Posts Tagged: Debussy

Top 10 Personal Favorite Composers

OK everyone, this is the last Top 10 Top 10 list – Personal Faves.  Here are the rules:

1) These are your personal FAVORITES.  No explanations, no reasoning.  Don’t choose someone just because you think he or she is a particularly good or great composer.  Choose someone because you love his or her music.  [Note: the two need not be mutually exclusive.]

2) These are your personal favorites at this very moment in time.  Try to let it flow – don’t hem and haw.  Five minutes hence, you might have a totally different list.  In fact, you could come back five minutes later and post a whole new list.  I would love it if you did that.  Maybe the You of five minutes ago really didn’t understand the You of now and your new perspective on life, love, and music.

3) Your list need not reflect any particular order.  It can if you want it to though.  Also – and this is very important – just because someone’s not on your list doesn’t mean you don’t love them.

4) Our working definition of ‘composer’ is anyone whose primary means of musical conveyance is the written note.  Feel free to understand this broadly.

Discuss!
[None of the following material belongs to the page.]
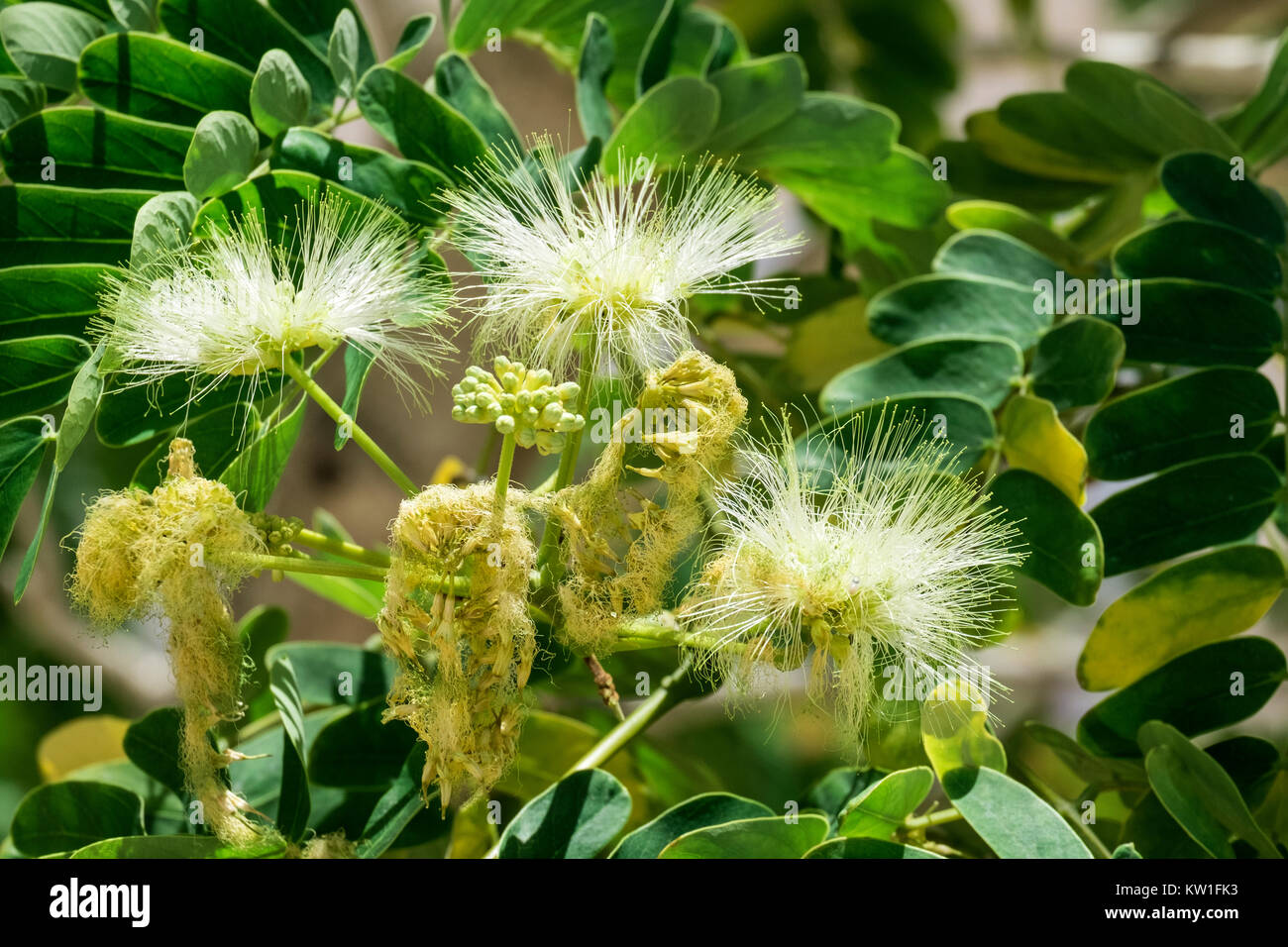 Flowers from acacia silk (Albizia julibrissin) - Stock Image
We’ve had some astonishingly interesting and in depth discussions on these lists.  Between like 5 people.  And I love those 5 people, and respect them and value their opinions and I’ve learned a tremendous amount from them.  But I have a little thing called Google Analytics, and, Dear Readers, I know that there’s many more of you out there.  This is a get-to-know you activity – absolutely not a debate.  Just fun, y’all!!

I’ll start.  In no particular order (excepting Beethoven):

My Top 10 Personal Favorite Composers

1. Ludwig van Beethoven

2. Alfred Schnittke

3. Maurice Ravel

4. Jean Sibelius

5. Claude Debussy

6. Giaocomo Puccini

7. Stephen Sondheim

8. Henry Purcell

9. Joseph Haydn

10. Björk

Top 10 BEST Composers

Hi blogfanz – I’m back, and I’m glad to be returning to our top 10 top 10 with List #8, the Top 10 BEST Composers, where by “BEST” we mean something along the lines of “Most Technically Accomplished”.

“Compositional technique” is a phrase that gets bandied around a lot (among a tiny, tiny élite of classical musicians and critics).  But I don’t think I’ve ever heard it defined.  Composers confront a series of Design Challenges and Execution Challenges as they write a piece.  So, is a composer’s technique simply a question of how well he or she executes a given design?  Is it possible to separate the design from the execution?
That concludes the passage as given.